**Entries provided**:

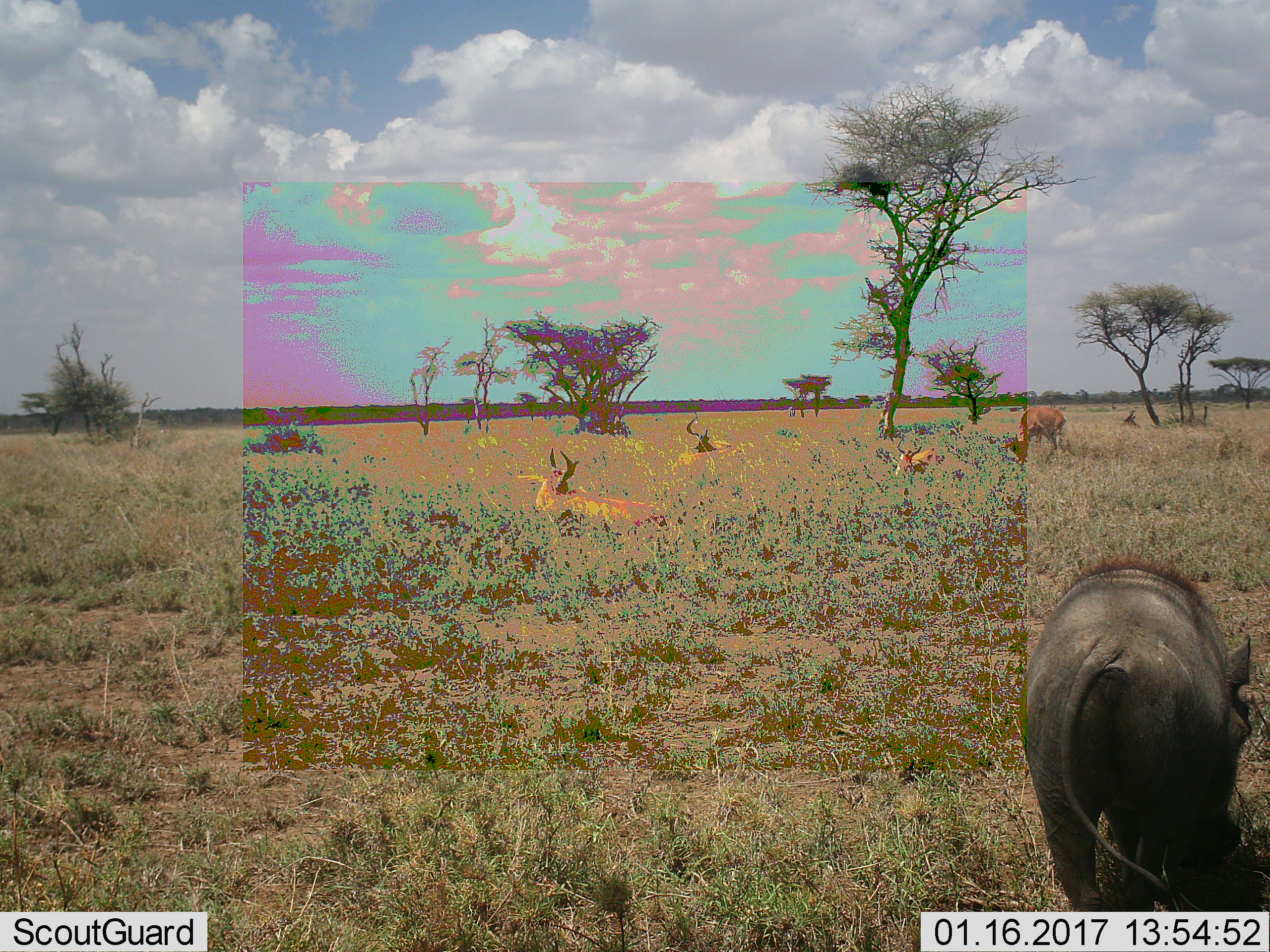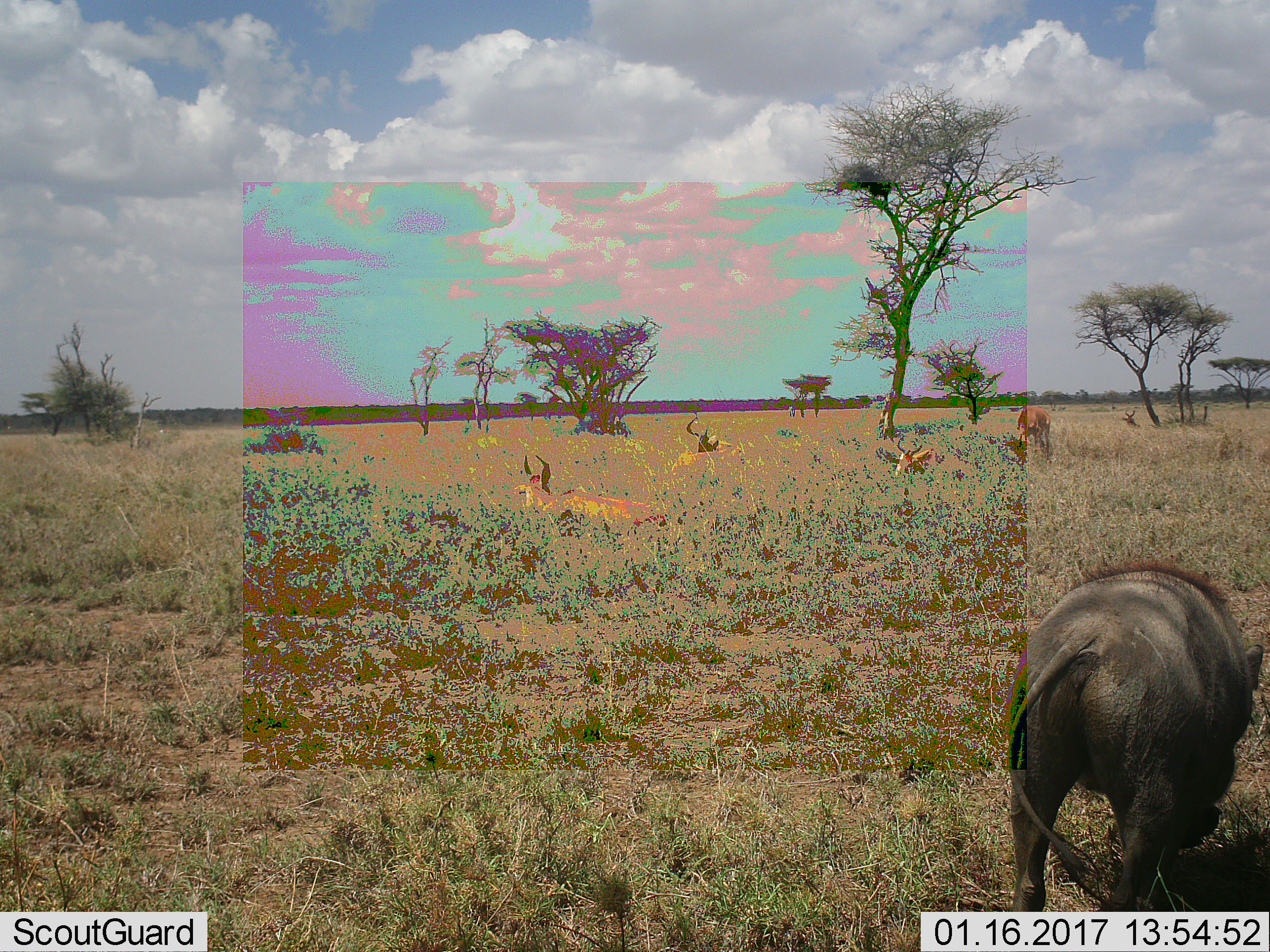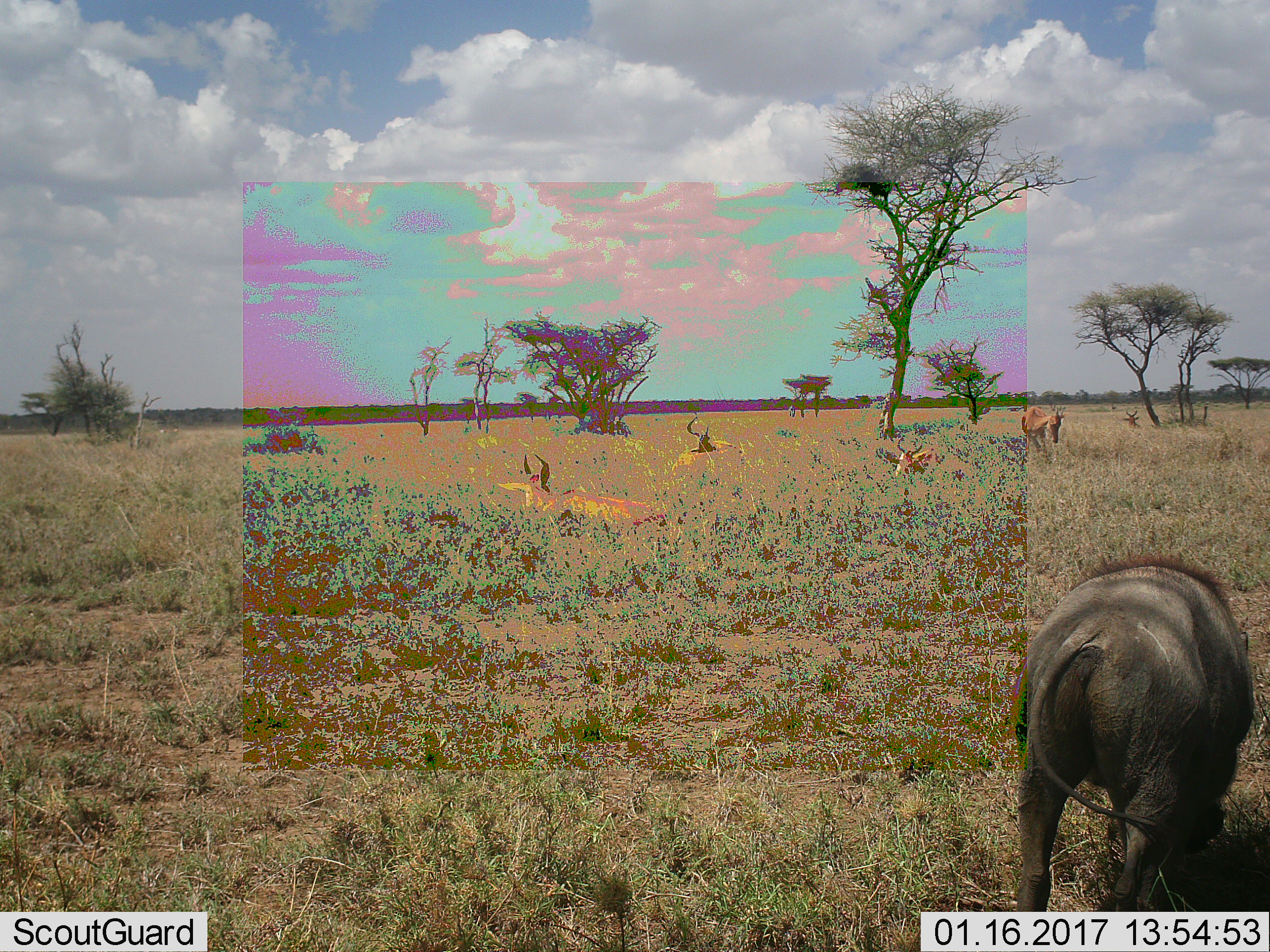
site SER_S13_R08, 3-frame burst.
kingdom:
...
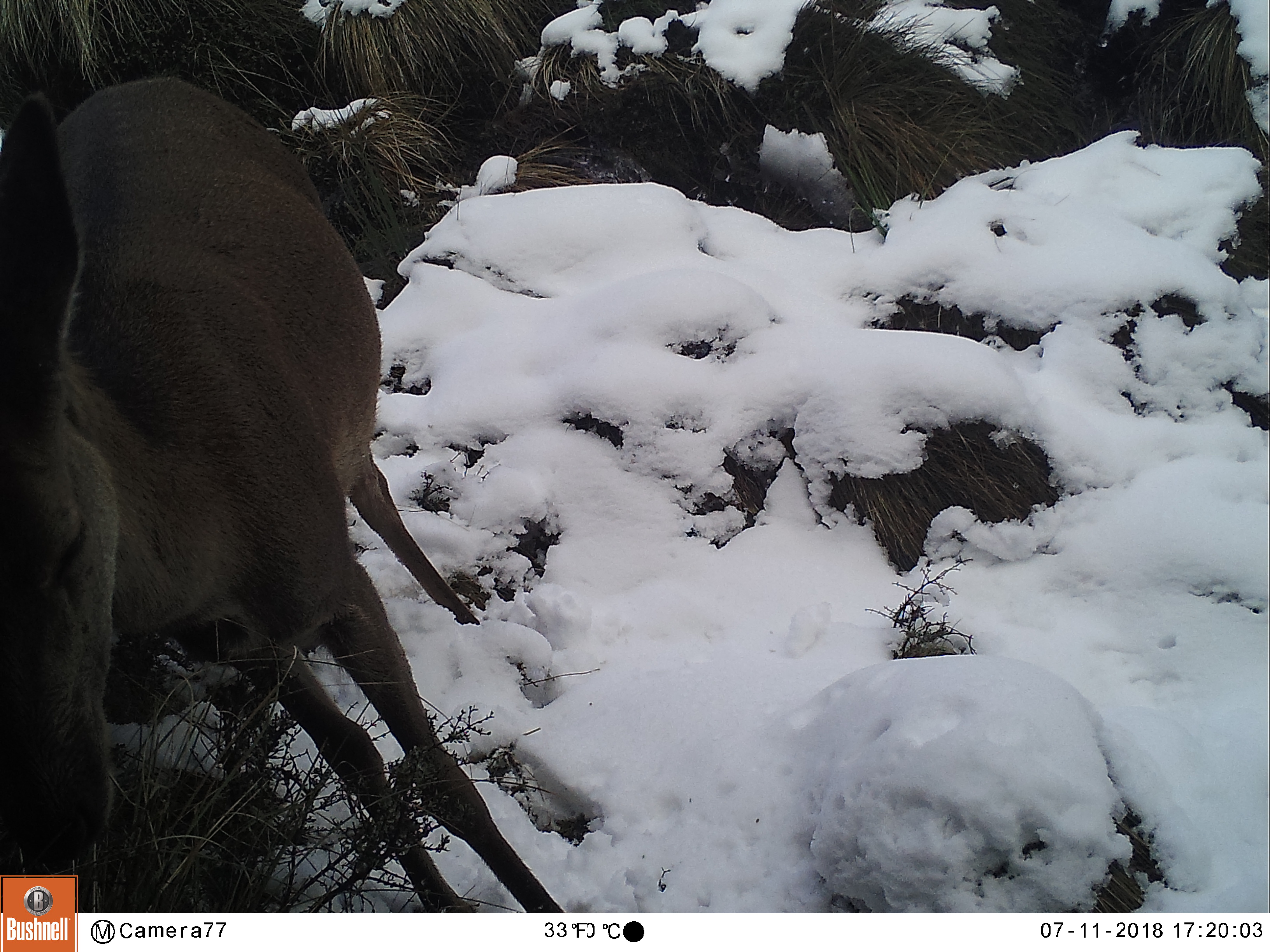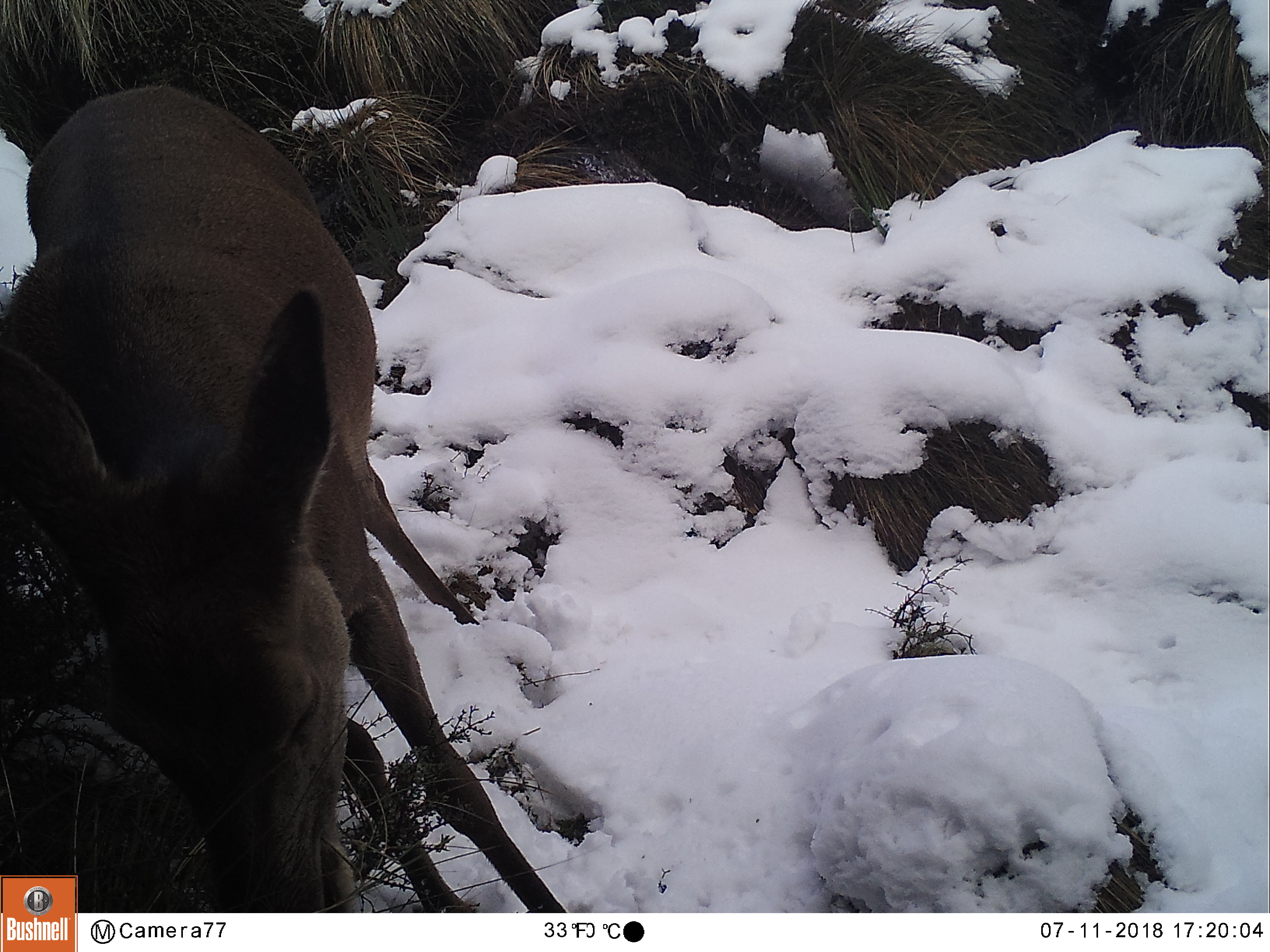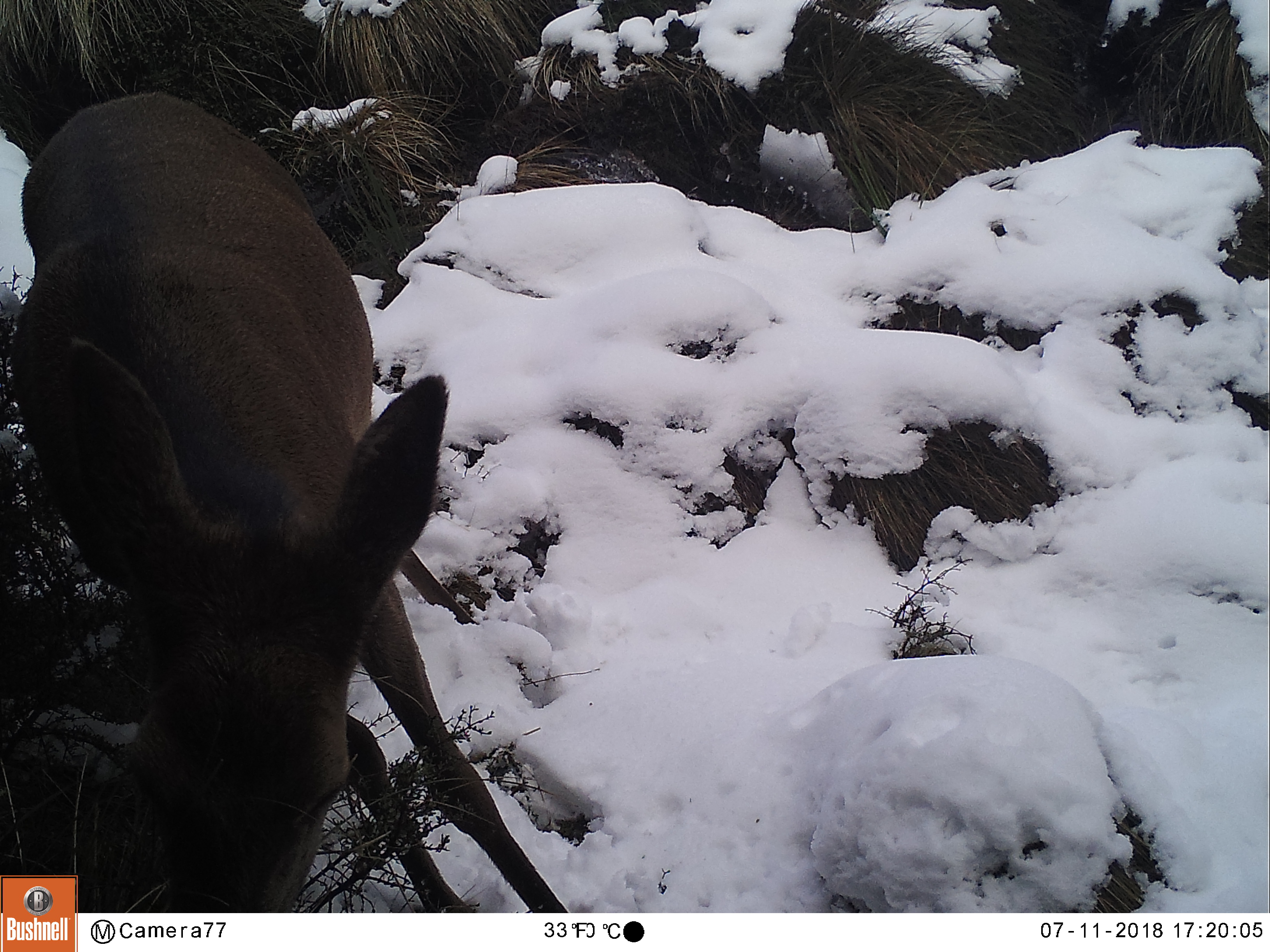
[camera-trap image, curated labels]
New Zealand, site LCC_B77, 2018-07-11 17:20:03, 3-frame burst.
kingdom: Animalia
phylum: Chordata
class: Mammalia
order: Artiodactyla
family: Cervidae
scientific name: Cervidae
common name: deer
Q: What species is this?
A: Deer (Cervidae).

**Activity**:
Out of the listing above, reproduce exactly the lines from the one with "phylum: Chordata" up to and including the one with "A: Deer (Cervidae).".

**Exercise answer**:
phylum: Chordata
class: Mammalia
order: Artiodactyla
family: Cervidae
scientific name: Cervidae
common name: deer
Q: What species is this?
A: Deer (Cervidae).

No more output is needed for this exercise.